Return the material below exactly, but only from the line with "Street view of" through the line with "Kitchen with appliances", and without its pictures.

* **Supplied records**:
***

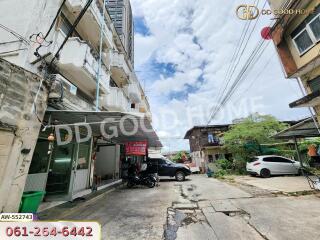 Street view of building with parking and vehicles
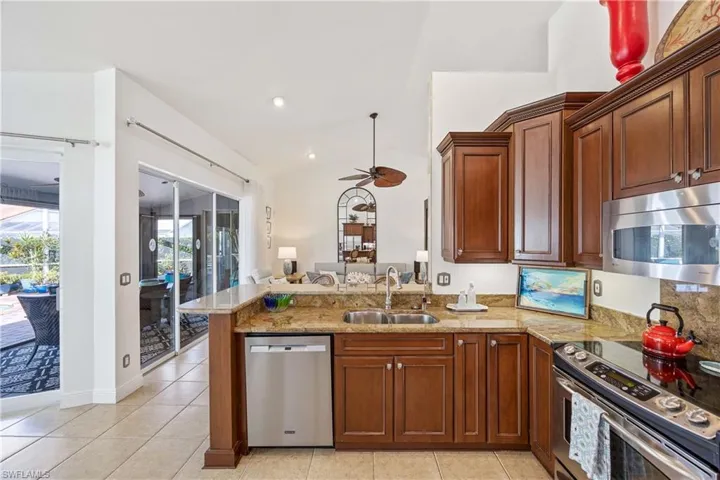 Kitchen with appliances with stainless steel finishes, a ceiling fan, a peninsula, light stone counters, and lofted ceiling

***

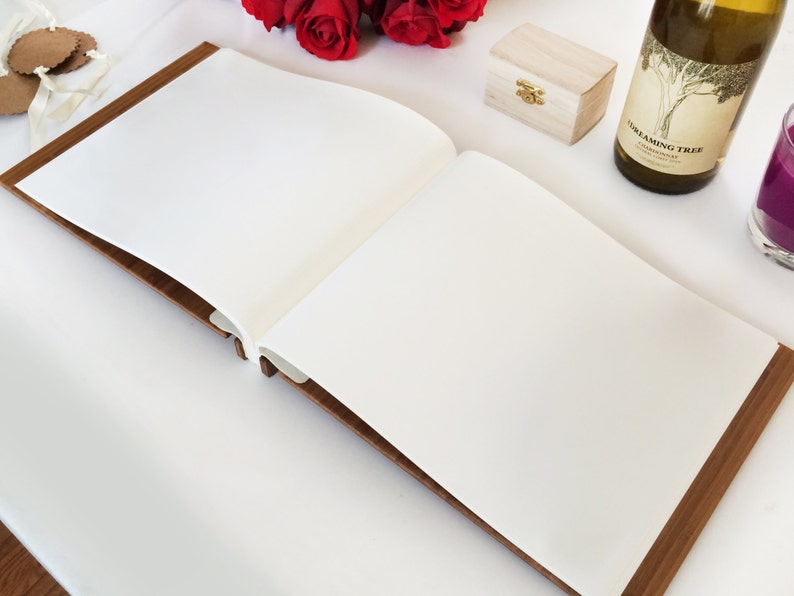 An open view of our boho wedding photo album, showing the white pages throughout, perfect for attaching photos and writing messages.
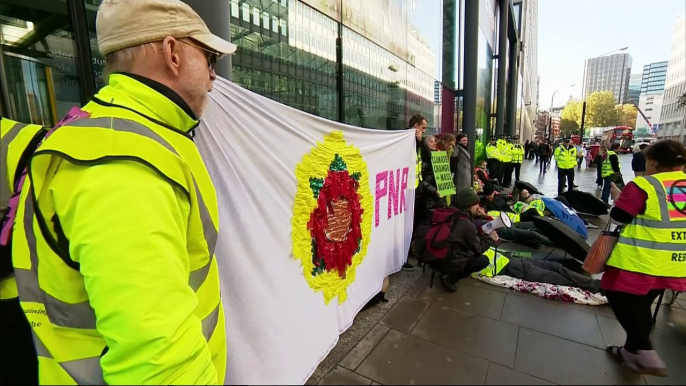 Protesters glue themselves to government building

***

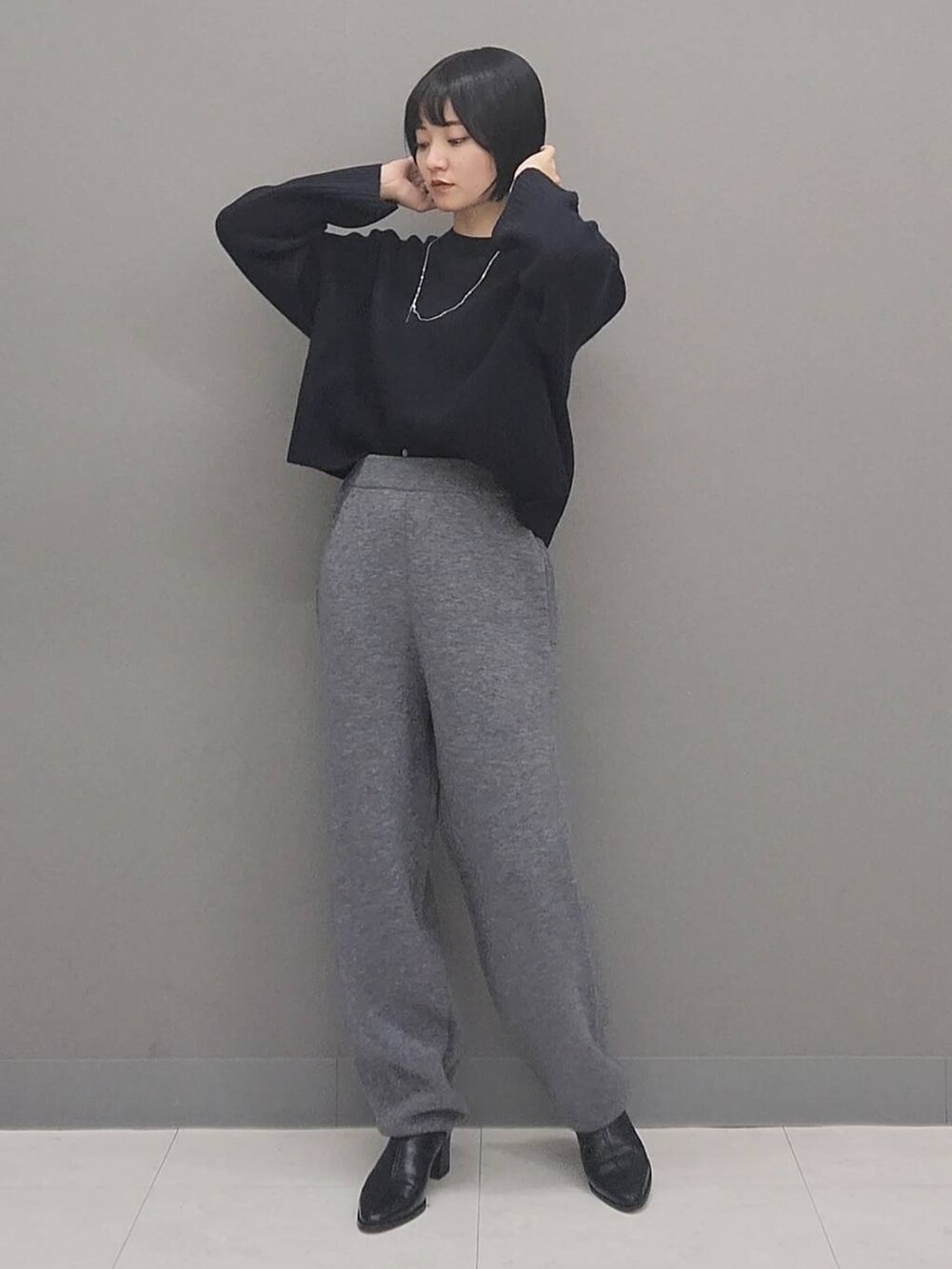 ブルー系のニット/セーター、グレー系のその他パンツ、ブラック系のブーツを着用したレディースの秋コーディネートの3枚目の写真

***

* **Result**:
 Street view of building with parking and vehicles
 Kitchen with appliances with stainless steel finishes, a ceiling fan, a peninsula, light stone counters, and lofted ceiling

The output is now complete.